Oito de julho de 1820 - Em plena celebração de Sergipe por sua independência territorial da Bahia, não apenas o nosso Estado, mas o mundo vive uma pandemia que supera as precedentes, naturalmente em séculos distintos. Sergipe em festa comemorou considero de forma atípica, não qualquer ano, mas o Bicentenário de sua Emancipação Política. Para a grande festa uma comissão de especialistas no assunto havia traçado milimetricamente todo o programa. Na capital o dia seria regiamente esperado: colégios, sodalícios culturais, enfim todo sergipano compromissado com sua história aguardava a festa, certamente, com alvorada, concerto pela Orquestra Sinfônica Estadual com entrada franca, realmente tudo pronto; entretanto, a pandemia do Covid-19 se alastrou paulatinamente. Ficamos todos mantendo distanciamento e recolhidos, a frase que ainda hoje soa nos tímpanos é, “fique em casa”.

As mídias interativas replicaram a importância da data, as emissoras de rádio e TV tiveram papel preponderante com depoimentos e ilustrações sobre a importância desses 200 anos de independência territorial. Sergipe é muito amado e mais uma vez a imprensa corroborou com isto, com muitas demonstrações de sergipanidade ouvidas ao longo da semana e pós às comemorações. Ser sergipano chega a ser um privilégio!

“Alegrai-vos, sergipanos

           Eis que surge a mais bela aurora

Do áureo jucundo dia

         Que a Sergipe honra e decora”

 (Hino Sergipano – Letra: Manoel Joaquim de O. Campos - Música: Frei José de Santa Cecília)

            Este tempo de bicentenário me traz à lembrança alguém, que mesmo fora do seu Estado natal sempre enalteceu o tronco familiar em Sergipe, levando nos escritos e no coração amor inapagável por este estado. Um sergipano de real valor, Genolino Amado, filho de Melchi sedech Amado (Melk) e Ana de Lima Azevedo Souza Ferreira (Donana), nasceu em 3 de agosto de 1902 na bucólica Itaporanga d’Ajuda. Melk e Donana não negaram a estirpe nordestina da época e, povoaram o lar com quinze filhos uma prole de peso composta por: Gilberto, Gildete, Pergentina, Gileno, Maria Zulmira, Genoline, Genolino, Gentil, Gildo, Gillette, Gildásio, Gilson, Genne, Genyson e Giuseppe. Fiz questão de listá-los porque alguns desses são conhecidos quando se pesquisa nas áreas de educação jornalismo, literatura e política.

*MATERIAL FORNECIDO*

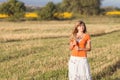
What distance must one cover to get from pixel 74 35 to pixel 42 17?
68381 mm

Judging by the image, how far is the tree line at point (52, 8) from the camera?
77.4 meters

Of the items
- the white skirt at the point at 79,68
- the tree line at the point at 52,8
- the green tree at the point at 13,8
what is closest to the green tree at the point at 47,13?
the tree line at the point at 52,8

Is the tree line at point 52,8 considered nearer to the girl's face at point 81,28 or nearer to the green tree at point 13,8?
the green tree at point 13,8

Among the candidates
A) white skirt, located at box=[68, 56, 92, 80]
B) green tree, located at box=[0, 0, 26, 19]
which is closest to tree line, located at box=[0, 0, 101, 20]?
green tree, located at box=[0, 0, 26, 19]

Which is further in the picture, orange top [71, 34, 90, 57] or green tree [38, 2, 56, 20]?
green tree [38, 2, 56, 20]

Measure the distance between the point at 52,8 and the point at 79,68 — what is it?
72378 millimetres

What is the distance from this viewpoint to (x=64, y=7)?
9594 centimetres

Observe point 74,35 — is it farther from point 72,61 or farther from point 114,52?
point 114,52

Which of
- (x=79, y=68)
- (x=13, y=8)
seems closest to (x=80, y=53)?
(x=79, y=68)

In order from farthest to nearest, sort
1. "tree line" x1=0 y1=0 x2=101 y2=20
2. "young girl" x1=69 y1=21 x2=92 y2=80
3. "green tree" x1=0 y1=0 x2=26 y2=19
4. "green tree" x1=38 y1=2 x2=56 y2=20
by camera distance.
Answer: "green tree" x1=0 y1=0 x2=26 y2=19 → "tree line" x1=0 y1=0 x2=101 y2=20 → "green tree" x1=38 y1=2 x2=56 y2=20 → "young girl" x1=69 y1=21 x2=92 y2=80

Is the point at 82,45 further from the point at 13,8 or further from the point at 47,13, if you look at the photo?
the point at 13,8

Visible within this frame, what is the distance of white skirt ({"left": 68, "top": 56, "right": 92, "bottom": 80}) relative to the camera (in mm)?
9070

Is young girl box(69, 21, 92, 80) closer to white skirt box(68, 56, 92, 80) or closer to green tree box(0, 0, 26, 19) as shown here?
white skirt box(68, 56, 92, 80)

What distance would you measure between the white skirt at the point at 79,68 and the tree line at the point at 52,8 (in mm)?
65802
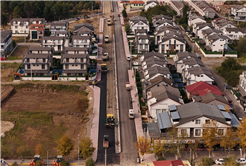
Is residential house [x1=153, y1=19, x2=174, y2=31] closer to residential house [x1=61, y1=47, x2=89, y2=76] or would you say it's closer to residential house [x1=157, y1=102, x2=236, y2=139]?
residential house [x1=61, y1=47, x2=89, y2=76]

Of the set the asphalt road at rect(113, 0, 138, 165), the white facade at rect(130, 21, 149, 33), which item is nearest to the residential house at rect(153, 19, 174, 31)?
the white facade at rect(130, 21, 149, 33)

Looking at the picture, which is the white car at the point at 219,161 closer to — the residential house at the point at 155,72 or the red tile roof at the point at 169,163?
the red tile roof at the point at 169,163

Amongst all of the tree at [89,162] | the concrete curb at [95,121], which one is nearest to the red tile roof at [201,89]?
the concrete curb at [95,121]

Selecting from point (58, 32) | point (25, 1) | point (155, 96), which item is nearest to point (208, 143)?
point (155, 96)

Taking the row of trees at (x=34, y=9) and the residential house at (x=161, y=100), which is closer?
the residential house at (x=161, y=100)

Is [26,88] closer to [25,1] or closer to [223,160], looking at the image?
[223,160]

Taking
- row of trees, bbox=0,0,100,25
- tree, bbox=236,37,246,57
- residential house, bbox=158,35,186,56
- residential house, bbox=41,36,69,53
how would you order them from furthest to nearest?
row of trees, bbox=0,0,100,25 → tree, bbox=236,37,246,57 → residential house, bbox=41,36,69,53 → residential house, bbox=158,35,186,56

*QUESTÕES PROPOSTAS*
a) Responda com base no texto sobre o bicentenário de Sergipe:
(i) Quem escreveu a letra do Hino Sergipano?
(ii) Em que data e em que localidade nasceu Genolino Amado?
(iii) Quantos filhos tiveram Melk e Donana?
b) Reescreva o trecho do texto sobre o bicentenário de Sergipe que começa em "As mídias interativas" e termina em "ser um privilégio!". Troque "imprensa" por "mídia".

*RESPOSTAS POR ITEM*
a)
(i) Manoel Joaquim de O. Campos.
(ii) Em 3 de agosto de 1902, em Itaporanga d'Ajuda.
(iii) Quinze filhos.

b)
As mídias interativas replicaram a importância da data, as emissoras de rádio e TV tiveram papel preponderante com depoimentos e ilustrações sobre a importância desses 200 anos de independência territorial. Sergipe é muito amado e mais uma vez a mídia corroborou com isto, com muitas demonstrações de sergipanidade ouvidas ao longo da semana e pós às comemorações. Ser sergipano chega a ser um privilégio!